もっと知りたいミュシャ 改訂版
- 価格
- 1,980円(税込)
- 刊行
- 2019年07月
- ISBN
- 9784808711528
- Cコード
- 0071
- 判型
- B5
内容
□本書はアルフォンス・ミュシャ(1860-1939)の生涯に沿って、代表作を紹介するコンパクトな評伝画集です。モラヴィア(現チェコ)の小さな町を出て、花の都パリで一躍時代の寵児となって活躍するも、望郷の念やみがたく50歳の頃に祖国に帰り、後半生をスラヴ民族のために尽くした画家ミュシャ。その生涯を見渡すと、よく知られたミュシャ像とは異なる真実が見えてきます。
□「忘れてならないのは、我々の知るミスター・アール・ヌーヴォーとしてのミュシャは彼の一面にしかすぎないことである。彼がその華やかで優美な作品により、いかに〈パリ化〉したように見えても、彼の血はスラヴ民族のそれであり、彼の意識の底にあったのは一貫してスラヴ民族の誇りであった」(本書より抜粋)。本書では華麗なるアール・ヌーヴォーの画家、デザイナーとしてのミュシャはもちろん、ミュシャの民族主義、祖国愛についても多くのページを割いて解説しています。
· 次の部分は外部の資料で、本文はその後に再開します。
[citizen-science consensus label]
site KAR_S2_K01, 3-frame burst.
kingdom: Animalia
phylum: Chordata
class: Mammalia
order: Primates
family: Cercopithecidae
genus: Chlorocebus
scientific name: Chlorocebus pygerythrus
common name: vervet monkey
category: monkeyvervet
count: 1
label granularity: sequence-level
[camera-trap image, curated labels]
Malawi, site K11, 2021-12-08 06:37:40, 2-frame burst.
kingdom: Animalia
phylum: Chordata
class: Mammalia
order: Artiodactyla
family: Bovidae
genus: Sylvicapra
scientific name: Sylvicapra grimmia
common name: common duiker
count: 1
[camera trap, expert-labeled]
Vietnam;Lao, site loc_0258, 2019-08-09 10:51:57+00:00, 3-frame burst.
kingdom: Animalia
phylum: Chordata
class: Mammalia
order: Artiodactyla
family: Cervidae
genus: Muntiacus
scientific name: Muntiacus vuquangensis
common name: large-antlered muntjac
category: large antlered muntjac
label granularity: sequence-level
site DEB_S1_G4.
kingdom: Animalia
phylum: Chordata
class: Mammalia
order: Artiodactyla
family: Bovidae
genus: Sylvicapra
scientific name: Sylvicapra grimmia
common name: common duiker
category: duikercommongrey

□本書は2007年9月に刊行した『もっと知りたいミュシャ 生涯と作品』の第3章「スラヴ叙事詩」の項を改変し、さらに16ページを増補して改訂したものです。
目次
はじめに もう一人のミュシャ
真実のミュシャ
第1章 誕生からパリ・デビューまで
伝説の女優サラ・ベルナール
ベル・エポック
ミュシャと象徴主義、オカルティズム
ミュシャと芸術家たち
ポスターの黄金時代
ミュシャと写真
第2章 世紀末の光と影
1900年のパリ万博
アール・ヌーヴォー
巷の芸術、民衆の芸術
デザイナー・ミュシャ
ミュシャとアメリカ
ミュシャと女性
第3章 故郷に帰る
プラハのアール・ヌーヴォー
ミュシャの祖国愛
油彩画家としてのミュシャ
スラヴ叙事詩
スラヴ叙事詩ができるまで
著者プロフィール
1940年東京生まれ。東京大学文学部卒。TBS(東京放送)を経て国立西洋美術館に勤務。1970−72年、西ドイツ(当時)政府給費留学生としてドイツに留学し、ミュンヘン大学で主にドイツ・ルネサンス美術を学ぶ。帰国後、西洋美術館に復帰。1979年より成城大学文芸学部に助教授として勤務、1986年教授となり、2011年同大学を定年退職。現在同大学名誉教授、広島県立美術館館長。専門分野はヨーロッパの近代、とりわけ世紀末を中心とする美術。主な著書に、『新西洋美術史』(西村書店)、『アール・ヌーヴォーとアール・デコ:甦る黄金時代』(小学館)、『すぐわかるキリスト教絵画の見かた』『もっと知りたいミュシャ 改訂版』『もっと知りたいクリムト 改訂版』『すぐわかるギリシア・ローマ神話の絵画 改訂版』『すぐわかる幻想美術の見かた 改訂版』『すぐわかる女性画家の魅力』『すぐわかる20世紀の美術』『ミュシャ作品集 増補改訂版』『ミュシャ装飾デザイン集 増補改訂版』(以上、東京美術)などがある。